Le 20 juillet 2025, Frantz Fanon aurait eu cent ans. Cent ans après sa naissance, la pensée de cet intellectuel, psychiatre, militant anticolonialiste et humaniste reste brûlante d’actualité.

Sa vie fut brève– il meurt à 36 ans – mais intense, marquée par un engagement total pour la dignité humaine. En choisissant de renoncer à sa nationalité française pour rejoindre la lutte du peuple algérien contre la colonisation,
Fanon a incarné jusqu’au bout le refus de la soumission et le combat pour la liberté.
Aujourd’hui, il nous invite encore à interroger notre monde postcolonial, nos modèles politiques, nos illusions universalistes et notre rapport à la violence, à l’identité et à l’histoire. Fanon n’est pas que la révolte du colonisé. C’est aussi un appel à un humanisme radicalement nouveau, concret, nourri de toutes les cultures et de toutes les blessures.
Fanon n’a pas attendu d’être un militant politique pour penser et ressentir profondément l’injustice. Dès l’âge de 18 ans, alors engagé dans l’armée française durant la Seconde Guerre mondiale, il découvre l’ampleur du racisme structurel. Le jeune Martiniquais comprend vite que la République française, dont il a défendu les idéaux contre le nazisme, ne lui offrira jamais la pleine reconnaissance de son humanité.

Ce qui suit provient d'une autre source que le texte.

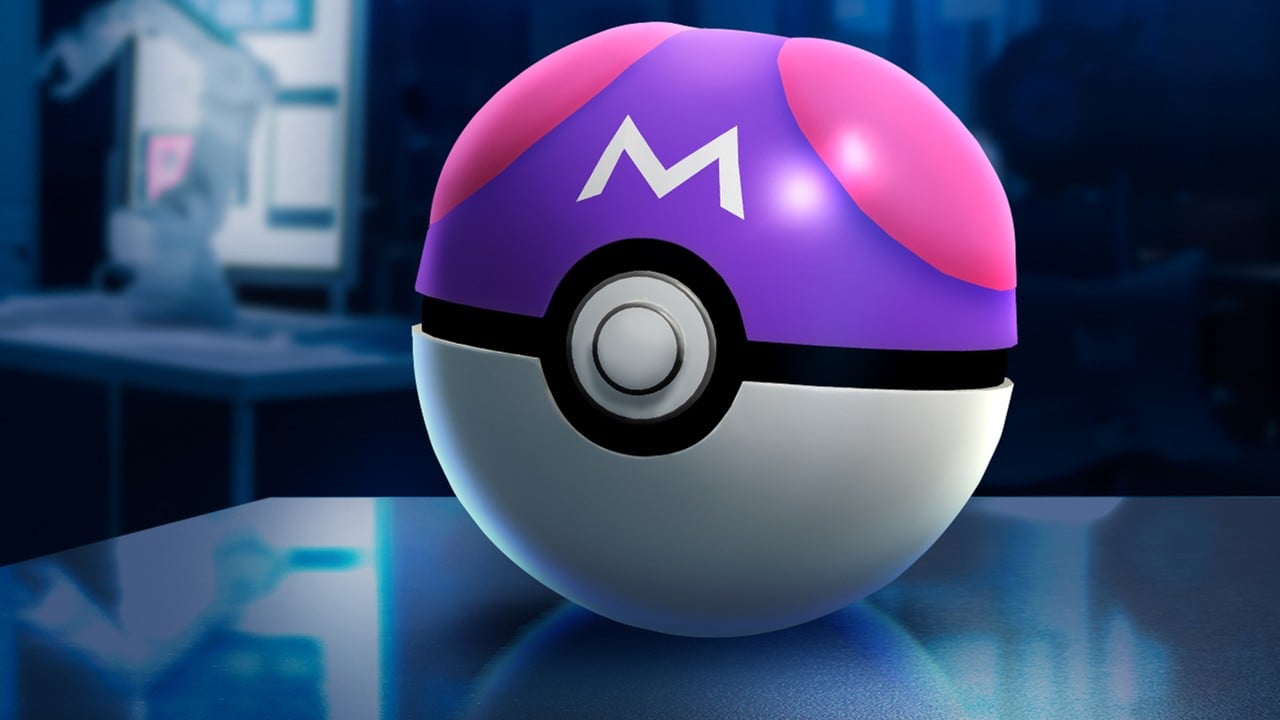 A Master Ball está chegando ao Pokémon GO na próxima semana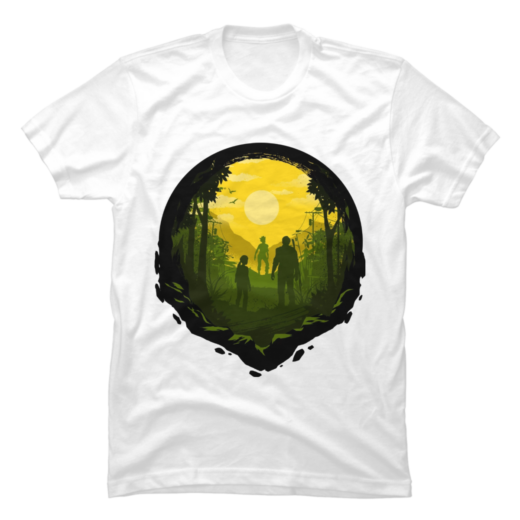 Футболка PrintBro The Last of Us Art.004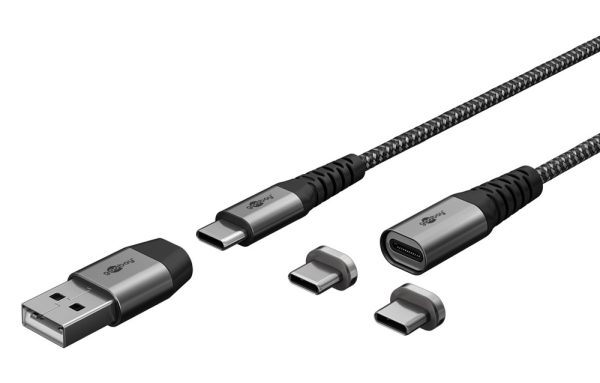 GOOBAY καλώδιο USB/USB-C σε USB-C 65653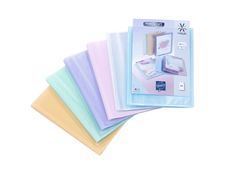 Viquel Propysoft - Porte vues personnalisable - 80 vues - A4 - disponible dans différentes couleurs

Cette désillusion fait basculer Fanon de l’universalisme abstrait au combat pour une libération concrète.
Dans « Peau noire, masques blancs » (Seuil, 1952), il dénonce avec une rare lucidité la violence psychologique du racisme, le mal-être du Noir enfermé dans un imaginaire imposé par le colon. Il écrit : « Chaque fois qu’un homme a fait triompher la dignité de l’esprit, chaque fois qu’un
homme a dit non à une tentative d’asservissement de son semblable, je me suis senti solidaire de son acte. »

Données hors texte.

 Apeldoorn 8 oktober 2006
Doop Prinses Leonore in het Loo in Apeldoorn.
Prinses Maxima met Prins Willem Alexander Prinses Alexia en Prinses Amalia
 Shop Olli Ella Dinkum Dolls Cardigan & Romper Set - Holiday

Cette phrase contient en germe toute sa vision de l’homme : un être libre, digne, qui ne se laisse pas réduire à une couleur de peau, une culture assignée ou une condition imposée. Être humain, pour Fanon, c’est dire non à l’asservissement de l’autre, c’est refuser la hiérarchie des races, des civilisations ou des systèmes de domination.

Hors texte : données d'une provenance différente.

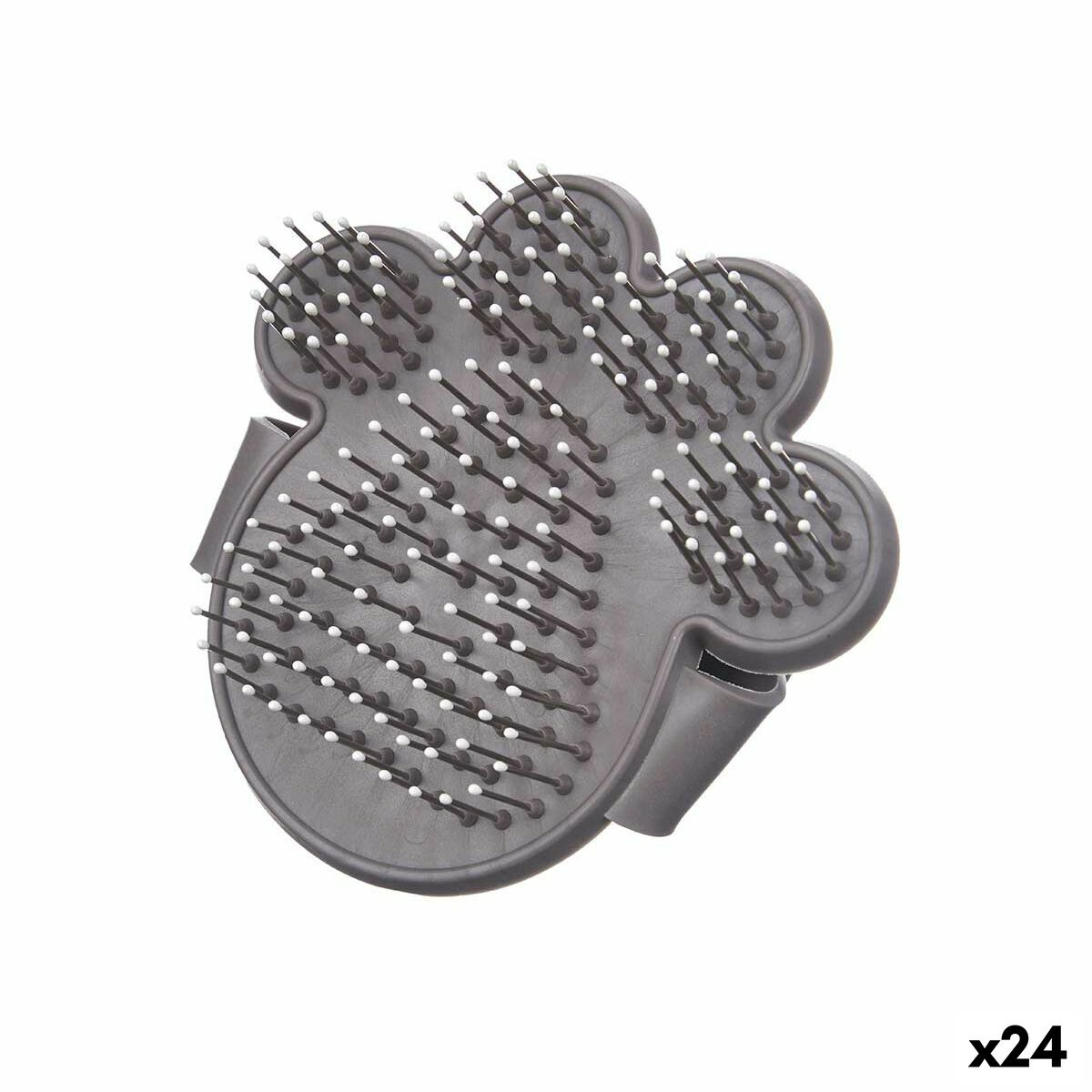 Levandeo – Set Di 3 Posacenere In Vetro Trasparente, 11 X 3,5 X 11 Cm, Con 4 Tacche Per Sigarette - 5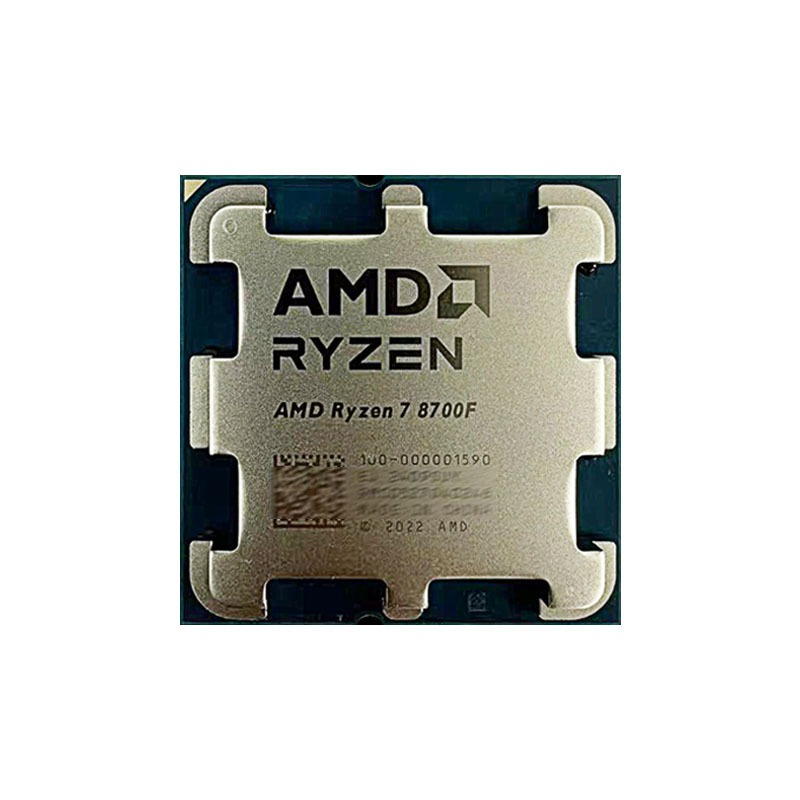 AMD Ryzen 7 8700F AM5 ซีพียูสำ - Esports Gaming Pc Build บทวิจารณ์และราคา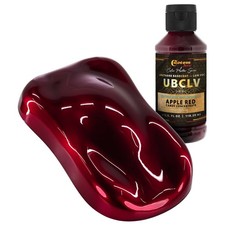 Urethane Ultra Candy Concentrates Automotive Paint - Apple Red Candy - 4oz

Contre la négritude close, pour un universel concret
Contrairement à certains de ses contemporains antillais, Fanon refuse de se réfugier dans une négritude identitaire. Il admire Aimé Césaire, mais refuse de s’enfermer dans une identité noire figée ou romantisée. Son combat est ailleurs. Il vise un universel concret, que Césaire lui même décrivait dans sa « Lettre à Maurice Thorez » comme « un universel riche de tout le particulier, de tous les particuliers, approfondissement et coexistence de tous les particuliers ».
Fanon ne veut pas que les anciens colonisés remplacent une domination par une autre. Il veut qu’ils inventent un autre monde. C’est tout le sens de son rejet final de l’Europe, tel qu’il l’exprime dans la conclusion de « Les Damnés de la Terre »: « Quittons cette Europe. Ne suivons pas cette Europe carnassière, cynique et violente… Refusons de reproduire son modèle. » Il ne s’agit pas, pour Fanon, de haïr l’Europe, mais de refuser de l’imiter. La libération, pour lui, n’est pas simplement politique mais existentielle, culturelle, anthropologique. C’est un arrachement à l’aliénation coloniale, le refus de l’imitation servile des anciens maîtres.
Une lutte pour la dignité, la culture et la mémoire
Dans « Les Damnés de la Terre », écrit en Tunisie après son expulsion d’Algérie, Fanon approfondit son analyse. Pour lui, la colonisation n’est pas seulement une domination politique et économique mais un processus de négation totale car elle détruit les cultures, efface les histoires, impose une image d’infériorité que les colonisés finissent par intérioriser. Face à cela, Fanon propose une lutte pour la réappropriation de soi: il faut retrouver sa langue, sa mémoire, ses traditions – non pas pour se replier sur soi, mais pour se reconstruire collectivement. Il insiste sur la nécessité d’une culture nationale vivante, tournée vers l’avenir, qui permette aux peuples colonisés de se reconnaître et de se rassembler autour d’un projet émancipateur. Sa vision n’est pas nostalgique. Fanon ne demande pas de revenir à un passé idéalisé, mais de partir du réel, du vécu des colonisés pour créer un nouveau sens, une nouvelle conscience. Il appelle aussi à une solidarité internationale entre les peuples colonisés car il ne conçoit pas l’émancipation comme une aventure solitaire.